[Opening Source material section]
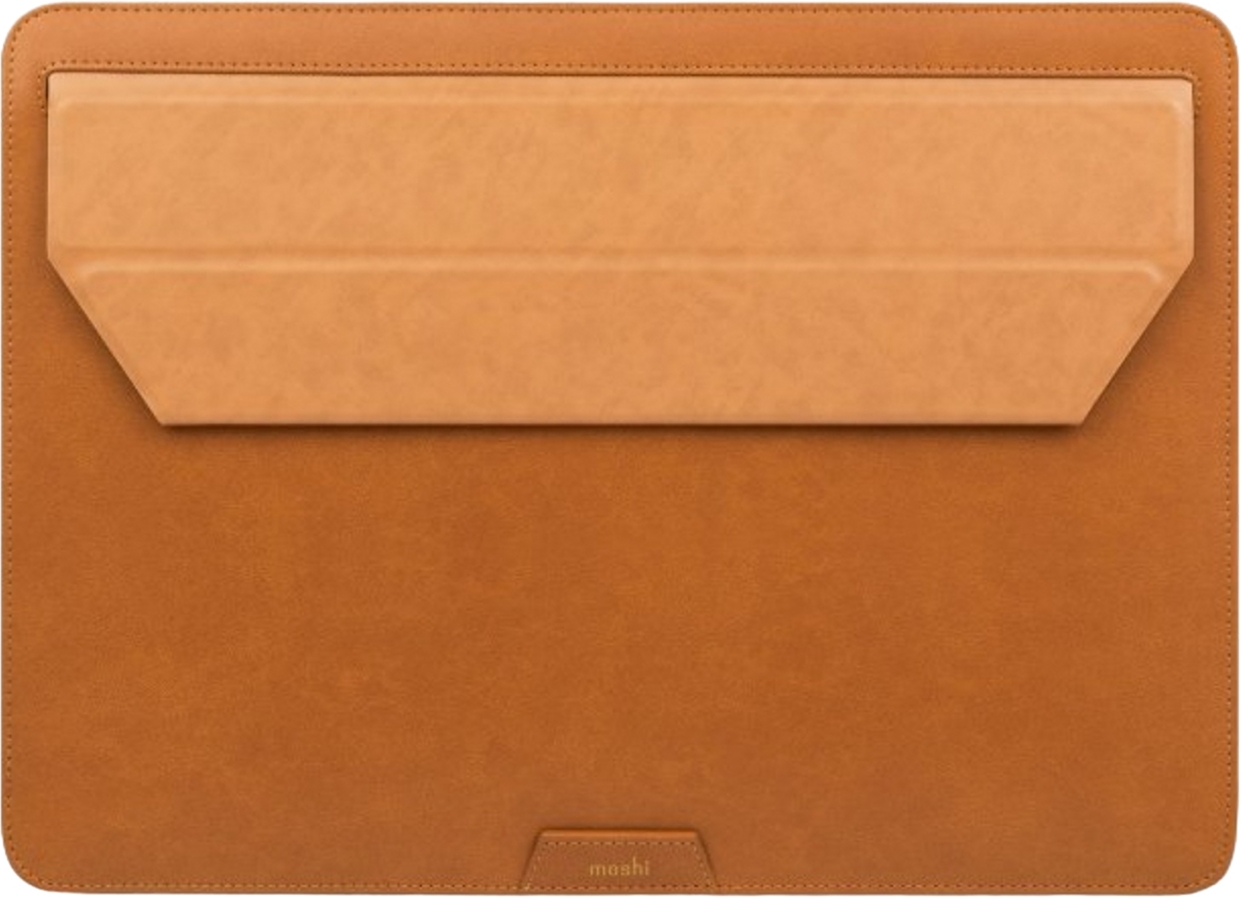 Чехол для ноутбука Moshi Muse 14" 3-in-1 Slim Laptop Sleeve Caramel Brown for MacBook Pro 14"/MacBook Air 13" M2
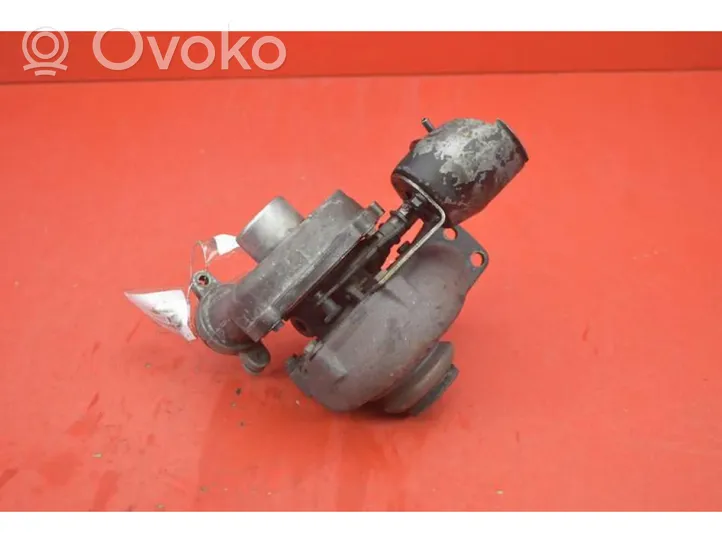 Peugeot 407 Cześć układu próżniowego turbosprężarki 9663199280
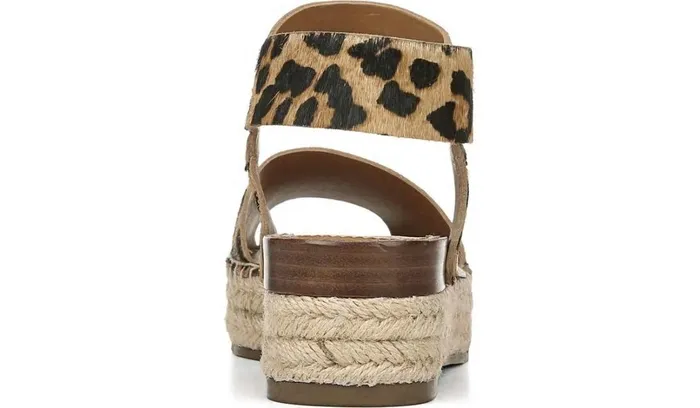 Wedge Sandals Women Franco Sarto Sarto Oak Espadrille Sandal Leopard Print Calf Hair Wedge Sandals Women Franco Sarto Sarto Oak Espadrille Sandal Leopard Print Calf Hair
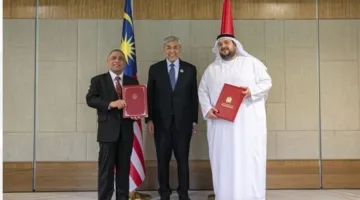 الإمارات وماليزيا توقعان اتفاقية لتعزيز الأمن الغذائي وتحسين البنية التحتية.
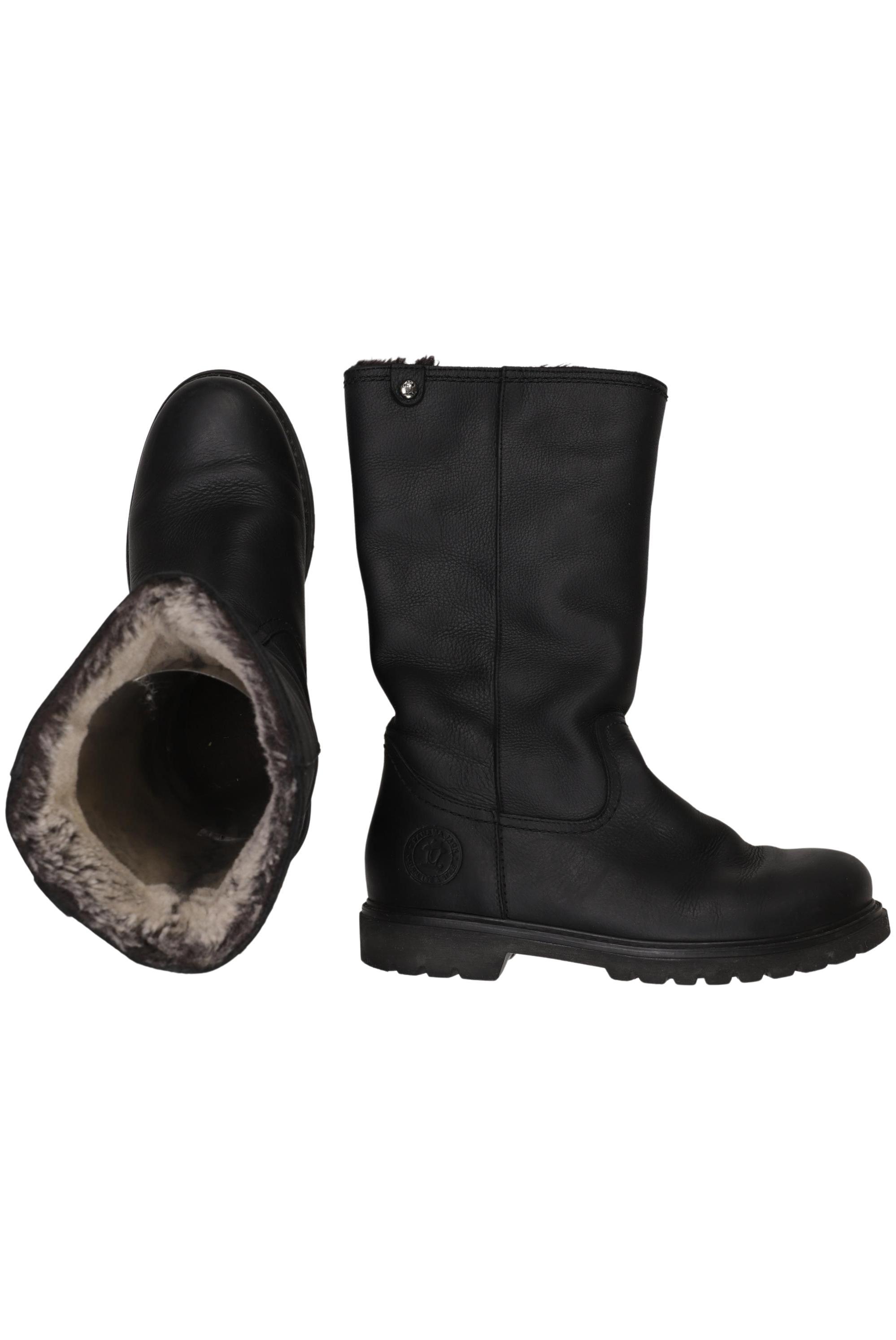 

Panama Jack Damen Stiefel, schwarz, Gr. 38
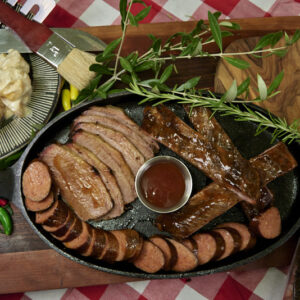 3-Meat Combo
[Closing Source material section]
* [What needs to be done]: Retype the data from its start through the line containing "Peugeot 407 Cześć", inclusive, leaving out the pictures.

* [Task answer]:
 Чехол для ноутбука Moshi Muse 14" 3-in-1 Slim Laptop Sleeve Caramel Brown for MacBook Pro 14"/MacBook Air 13" M2
 Peugeot 407 Cześć układu próżniowego turbosprężarki 9663199280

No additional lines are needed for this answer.